Quando cammino così come ora, tra i campi tranquilli, nelle ore del mattino, e lascio il respiro andare secondo il suo ritmo, sento di appartenere a questa grande “bella d’erbe famiglia e di animali”, che chiamiamo Terra.
Sento che respirare non è soltanto inspirare, ma anche espirare, e che espirare non è come liberarsi delle immondizie, ma donare alle piante qualcosa che le aiuta a verdeggiare.
Che sono, insomma, al crocevia di scambi che alimentano la vita del tutto.
E mi rendo conto che il piacere e l’essere qui coincidono: il piacere di essere.
E che questa è sempre stata – come se appartenesse alla stessa mia natura – la mia vocazione più profonda: identificarmi col piacere di essere.
Qui e ora io sono. Fragile fin che vuoi, effimero se vuoi, assolutamente transitorio anche… ma sono.
E mi viene il sospetto che se in altre circostanze o situazioni in cui mi metto o in cui sono trascinato, non c’è questa stessa sensazione di qui e ora, forse, è perché qualcosa di maldestro mi impedisce in qualche modo di essere appieno.

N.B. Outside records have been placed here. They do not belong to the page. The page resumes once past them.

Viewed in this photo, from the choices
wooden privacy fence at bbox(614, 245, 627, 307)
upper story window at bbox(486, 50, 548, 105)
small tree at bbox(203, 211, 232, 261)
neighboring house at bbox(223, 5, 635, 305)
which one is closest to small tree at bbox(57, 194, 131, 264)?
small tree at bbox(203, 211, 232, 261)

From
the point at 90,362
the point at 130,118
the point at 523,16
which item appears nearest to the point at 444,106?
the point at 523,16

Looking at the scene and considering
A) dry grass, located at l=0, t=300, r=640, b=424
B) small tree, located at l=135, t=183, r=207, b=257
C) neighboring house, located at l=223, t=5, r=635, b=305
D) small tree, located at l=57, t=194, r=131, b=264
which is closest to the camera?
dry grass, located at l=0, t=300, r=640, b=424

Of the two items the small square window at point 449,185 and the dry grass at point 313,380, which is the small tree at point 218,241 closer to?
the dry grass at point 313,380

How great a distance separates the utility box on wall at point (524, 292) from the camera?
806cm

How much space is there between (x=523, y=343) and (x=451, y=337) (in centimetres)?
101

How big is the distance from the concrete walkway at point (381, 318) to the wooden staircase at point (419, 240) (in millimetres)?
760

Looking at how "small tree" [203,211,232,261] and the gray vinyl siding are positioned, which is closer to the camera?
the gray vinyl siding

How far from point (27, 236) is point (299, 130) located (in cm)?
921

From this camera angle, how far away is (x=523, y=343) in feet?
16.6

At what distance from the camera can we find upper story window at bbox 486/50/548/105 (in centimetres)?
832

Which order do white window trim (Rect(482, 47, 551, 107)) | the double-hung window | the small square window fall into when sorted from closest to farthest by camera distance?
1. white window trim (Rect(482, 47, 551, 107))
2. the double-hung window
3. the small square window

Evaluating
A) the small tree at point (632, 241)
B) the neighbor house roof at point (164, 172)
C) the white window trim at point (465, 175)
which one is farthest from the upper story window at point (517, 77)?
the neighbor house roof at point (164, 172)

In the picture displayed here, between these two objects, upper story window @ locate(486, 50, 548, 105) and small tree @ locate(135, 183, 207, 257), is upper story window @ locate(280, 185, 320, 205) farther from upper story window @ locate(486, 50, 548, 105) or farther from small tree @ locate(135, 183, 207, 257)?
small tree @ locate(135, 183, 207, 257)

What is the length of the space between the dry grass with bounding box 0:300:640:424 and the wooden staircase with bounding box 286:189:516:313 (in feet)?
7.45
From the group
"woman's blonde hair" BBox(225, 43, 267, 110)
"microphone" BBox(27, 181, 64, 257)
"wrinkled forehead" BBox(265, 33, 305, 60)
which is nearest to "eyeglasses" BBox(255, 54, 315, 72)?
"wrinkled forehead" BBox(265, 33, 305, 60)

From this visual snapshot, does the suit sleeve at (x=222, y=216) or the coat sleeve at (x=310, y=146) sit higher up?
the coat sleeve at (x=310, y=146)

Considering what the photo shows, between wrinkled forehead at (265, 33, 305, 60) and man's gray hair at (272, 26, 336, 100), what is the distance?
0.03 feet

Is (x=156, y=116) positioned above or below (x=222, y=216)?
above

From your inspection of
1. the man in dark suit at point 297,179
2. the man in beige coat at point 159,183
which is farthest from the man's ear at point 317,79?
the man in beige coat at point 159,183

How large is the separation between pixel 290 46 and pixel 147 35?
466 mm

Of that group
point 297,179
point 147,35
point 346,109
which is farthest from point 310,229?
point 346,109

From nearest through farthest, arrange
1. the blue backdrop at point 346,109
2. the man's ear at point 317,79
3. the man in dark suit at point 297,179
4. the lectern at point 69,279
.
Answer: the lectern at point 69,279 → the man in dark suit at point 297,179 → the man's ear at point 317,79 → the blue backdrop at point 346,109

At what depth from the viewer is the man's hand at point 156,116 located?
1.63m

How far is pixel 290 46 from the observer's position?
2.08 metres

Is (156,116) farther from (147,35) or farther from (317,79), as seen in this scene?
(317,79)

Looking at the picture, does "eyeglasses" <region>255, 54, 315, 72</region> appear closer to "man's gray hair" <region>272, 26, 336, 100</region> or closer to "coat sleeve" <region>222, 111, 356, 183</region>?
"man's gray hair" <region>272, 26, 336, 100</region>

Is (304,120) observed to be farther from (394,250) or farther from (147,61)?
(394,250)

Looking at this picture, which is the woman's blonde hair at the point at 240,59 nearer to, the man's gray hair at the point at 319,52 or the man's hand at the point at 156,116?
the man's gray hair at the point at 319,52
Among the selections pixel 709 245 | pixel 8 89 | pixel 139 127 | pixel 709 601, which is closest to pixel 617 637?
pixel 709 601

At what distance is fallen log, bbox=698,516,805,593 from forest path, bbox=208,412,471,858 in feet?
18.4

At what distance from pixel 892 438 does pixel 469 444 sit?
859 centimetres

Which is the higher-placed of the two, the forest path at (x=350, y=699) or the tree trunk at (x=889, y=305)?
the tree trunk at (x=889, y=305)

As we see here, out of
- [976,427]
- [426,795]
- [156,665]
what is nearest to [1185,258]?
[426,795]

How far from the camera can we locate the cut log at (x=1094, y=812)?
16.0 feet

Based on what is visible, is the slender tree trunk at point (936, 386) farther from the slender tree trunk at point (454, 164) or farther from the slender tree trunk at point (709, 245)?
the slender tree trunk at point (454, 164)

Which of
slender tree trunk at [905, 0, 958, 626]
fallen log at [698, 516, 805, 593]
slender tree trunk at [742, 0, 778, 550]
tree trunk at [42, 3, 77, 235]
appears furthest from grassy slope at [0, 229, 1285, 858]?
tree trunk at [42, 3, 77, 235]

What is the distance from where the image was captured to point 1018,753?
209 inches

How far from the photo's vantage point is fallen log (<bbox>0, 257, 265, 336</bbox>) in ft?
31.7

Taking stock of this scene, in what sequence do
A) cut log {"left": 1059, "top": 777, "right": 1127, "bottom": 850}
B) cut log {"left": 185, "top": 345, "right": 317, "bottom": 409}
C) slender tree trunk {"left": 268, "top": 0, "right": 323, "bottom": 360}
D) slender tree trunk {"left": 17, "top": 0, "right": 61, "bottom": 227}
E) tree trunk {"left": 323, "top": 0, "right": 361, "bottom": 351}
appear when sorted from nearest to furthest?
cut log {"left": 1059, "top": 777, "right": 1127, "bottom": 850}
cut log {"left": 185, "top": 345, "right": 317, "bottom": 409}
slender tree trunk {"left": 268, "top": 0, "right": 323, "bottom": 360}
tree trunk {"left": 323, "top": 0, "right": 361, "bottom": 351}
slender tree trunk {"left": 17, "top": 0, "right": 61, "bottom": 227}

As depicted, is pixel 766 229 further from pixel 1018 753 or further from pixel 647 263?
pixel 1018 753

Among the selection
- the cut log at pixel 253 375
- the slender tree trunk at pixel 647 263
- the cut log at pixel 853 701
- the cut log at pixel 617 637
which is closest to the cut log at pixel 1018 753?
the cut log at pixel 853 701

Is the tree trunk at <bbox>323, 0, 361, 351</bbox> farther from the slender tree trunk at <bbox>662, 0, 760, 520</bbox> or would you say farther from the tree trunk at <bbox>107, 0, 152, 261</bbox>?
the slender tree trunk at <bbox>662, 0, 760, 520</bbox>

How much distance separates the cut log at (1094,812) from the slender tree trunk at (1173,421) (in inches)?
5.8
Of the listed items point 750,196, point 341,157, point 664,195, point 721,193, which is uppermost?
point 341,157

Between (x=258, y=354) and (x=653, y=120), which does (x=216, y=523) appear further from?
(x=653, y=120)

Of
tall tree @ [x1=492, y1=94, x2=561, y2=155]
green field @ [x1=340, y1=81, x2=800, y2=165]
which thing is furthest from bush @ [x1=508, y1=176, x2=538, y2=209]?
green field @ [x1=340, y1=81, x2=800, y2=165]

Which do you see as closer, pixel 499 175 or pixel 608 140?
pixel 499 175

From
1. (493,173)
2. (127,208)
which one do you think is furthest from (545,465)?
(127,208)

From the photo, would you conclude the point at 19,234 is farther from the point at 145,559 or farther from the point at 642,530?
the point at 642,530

E vado congetturando di cosa si tratti e come si possa esportare in altri momenti e aspetti della mia vita quella qualità che qui e ora rendono l’essere così piacevole.
In questa beatitudine deambulante sono raggiunto da pensieri e idee appetibili e preziosi per la mia avventura che esplora il suo futuro. Mi vengono in mente scenari attraenti che si siedono sul mio orizzonte e mi par che la strada che percorro s’inclini in quella direzione, si che quasi ci scorra sopra scivolando, per cascarci dentro…
Forse sto “facendo il pieno di essere”, cosa che mi consentirà di andare e fare, restituendo così alla vita, nelle forme che mi riguardano, quello stesso respiro che mi ha donato.
Avverto in tutto ciò profumo d’amore.
E anche una personale esperienza di libertà, consistente in non avere un percorso obbligato, un avere il permesso di lasciarmi attrarre dalla forza stessa degli incontri, cogliendo l’avventura che propongono. La possibilità di dire di sì ancora, senza che un sì detto precedentemente lo inibisca.
E soprattutto il tempo per poter pensare, che è come masticare adagio, ruminare, quel che mi succede. Lasciare che ciò che accade, in questo modo, diventi me mentre io divento lui.